Five years ago, Kentucky legislators passed a law to allow charter schools, but that did not establish any funding mechanism. By state law, charters are public schools. HB9 calls for creating two pilot charter schools, one in Louisville and the other in northern Kentucky.

It also revised the appeals process for entities seeking to create a charter school. Now, applicants that the Kentucky Department of Education rejects can request the department help them shore up their application. Lawmakers carved out an exception allowing districts with fewer than 7,500 students to block a rejected charter school applicant from appealing.

During his Thursday press update, Beshear brought up some of the same arguments he made in vetoing the bill back in April.

The governor said a past attempt to establish a charter school was struck down in the court because it established a pilot program in one city, Louisville. This bill, he said, singles out two communities.

“I believe charter schools are unconstitutional, period,” Beshear said. “The (state) constitution talks about public dollars only going to public schools. I believe that there are decisions in the past that upheld that. And listen, the idea that we would take money away from our public schools because you don’t think that they’re doing well enough, and then give them to a different group that you put less restrictions on than the public schools not only isn’t fair, it’s going to leave more students behind than it’s going to lift up.”

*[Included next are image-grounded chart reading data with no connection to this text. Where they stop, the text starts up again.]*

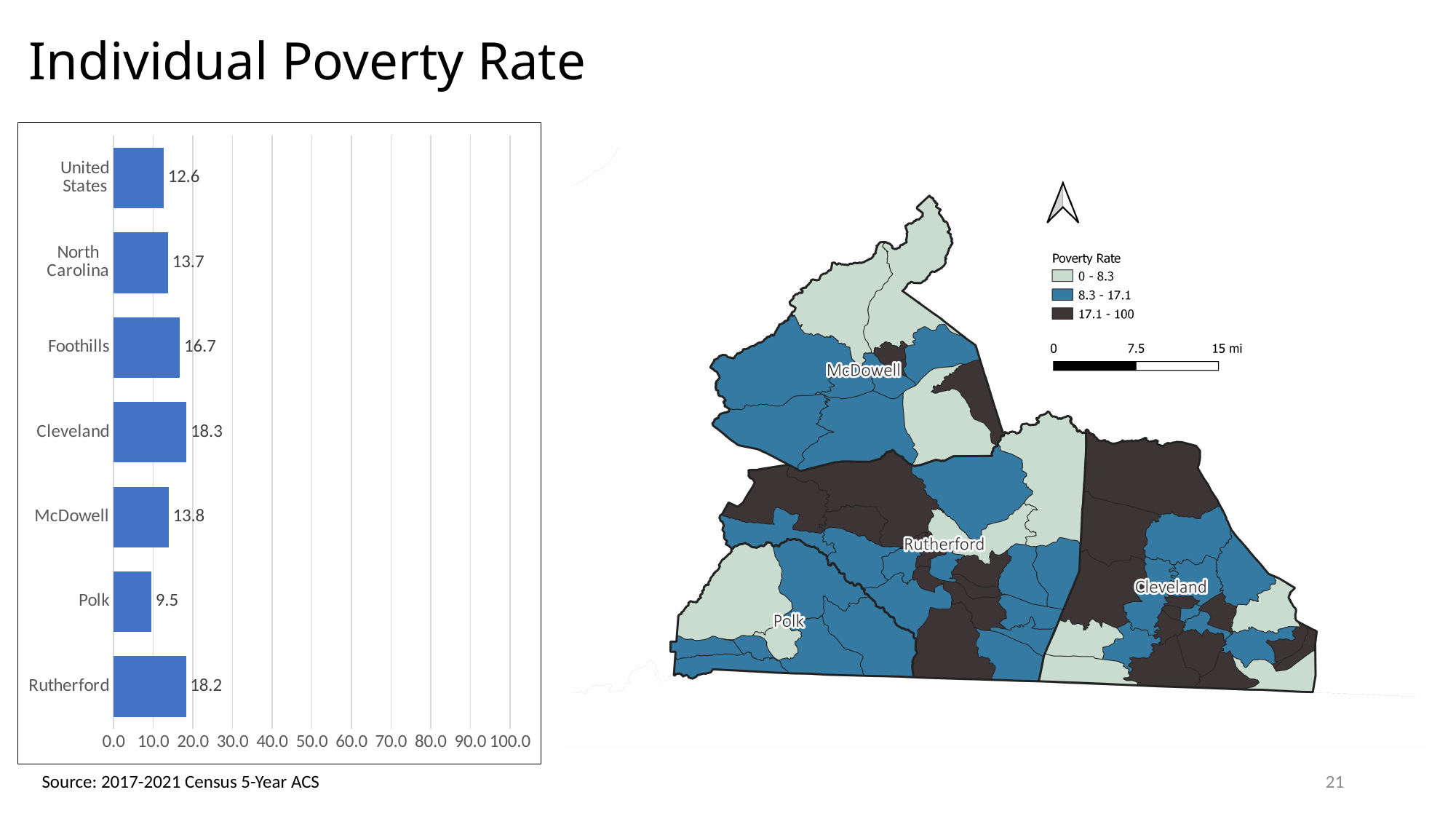
How many categories are shown in the bar chart? 7 Is the value for Polk in the bar chart greater or less than 10.0? less What is the individual poverty rate shown for Cleveland in the bar chart? 18.3 What is the value for Foothills in the bar chart? 16.7 In the bar chart, which is larger: the value for Foothills or the value for McDowell? Foothills Which category has the lowest value in the bar chart? Polk What is the highest value shown on the x axis of the bar chart? 100.0 What value does the bar chart show for the United States? 12.6 What is the value for Polk in the bar chart? 9.5 What is the difference between the values for Cleveland and Polk in the bar chart? 8.8 What kind of chart is shown on the left of the slide? Bar chart What is the difference between the values for Rutherford and the United States in the bar chart? 5.6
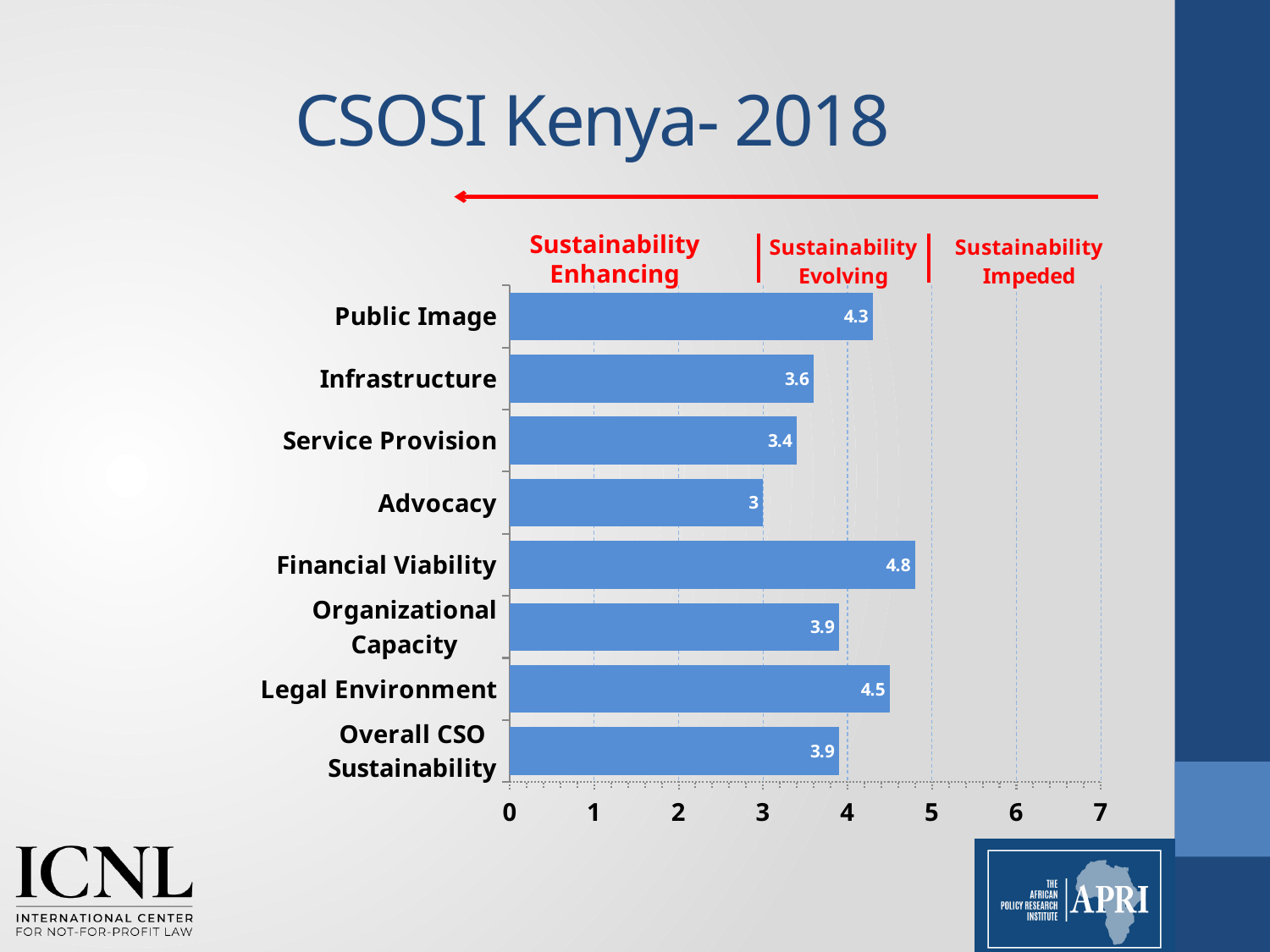
What kind of chart is shown on the slide? bar chart How many categories are shown in the chart? 8 What is the value for Public Image? 4.3 Which category has the highest value? Financial Viability What is the difference between the values for Legal Environment and Service Provision? 1.1 What is the value for Advocacy? 3 What is the title of the slide? CSOSI Kenya- 2018 What is the value for Financial Viability? 4.8 Which category has the lowest value? Advocacy Which is larger, the value for Infrastructure or the value for Organizational Capacity? Organizational Capacity What is the value for Overall CSO Sustainability? 3.9 Is the value for Legal Environment greater or less than 4? greater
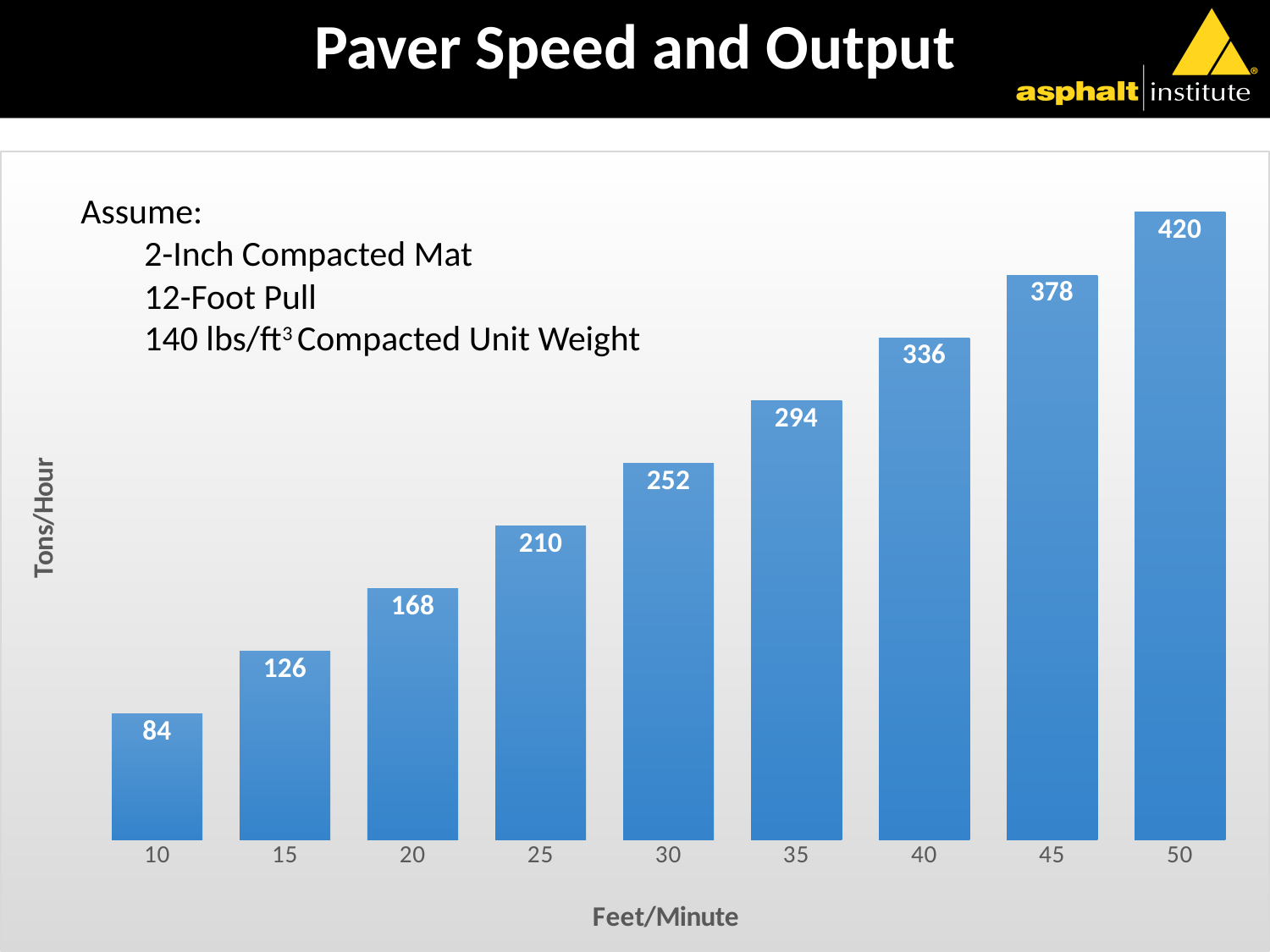
Which paver speed (feet/minute) has the highest output? 50 What is the title of the chart? Paver Speed and Output What kind of chart is shown on the slide? Bar chart Do the output values rise or fall as paver speed increases along the x axis? Rise What is the output in tons/hour at a paver speed of 10 feet/minute? 84 Which paver speed (feet/minute) has the lowest output? 10 What is the output in tons/hour at a paver speed of 30 feet/minute? 252 What is the output in tons/hour at a paver speed of 45 feet/minute? 378 How many paver speed categories are shown on the chart? 9 What is the difference in tons/hour between the output at 50 feet/minute and at 10 feet/minute? 336 Which has a larger output, 35 feet/minute or 40 feet/minute? 40 feet/minute What is the difference in tons/hour between the output at 25 feet/minute and at 20 feet/minute? 42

Charter schools have been opposed by public school teacher groups in Kentucky. One of those groups, KY 120 United-AFT, earlier this year filed an ethics complaint with the Kentucky Legislative Ethics Commission against state Rep. Kim Banta, R-Fort Mitchell. The group claimed she benefitted from the northern Kentucky charter school provision because her husband works for a firm that had plans for an “urban academy” in a planned development project in the northern Kentucky region.

Kentucky currently is one of a handful of states that do not have charter schools in operation.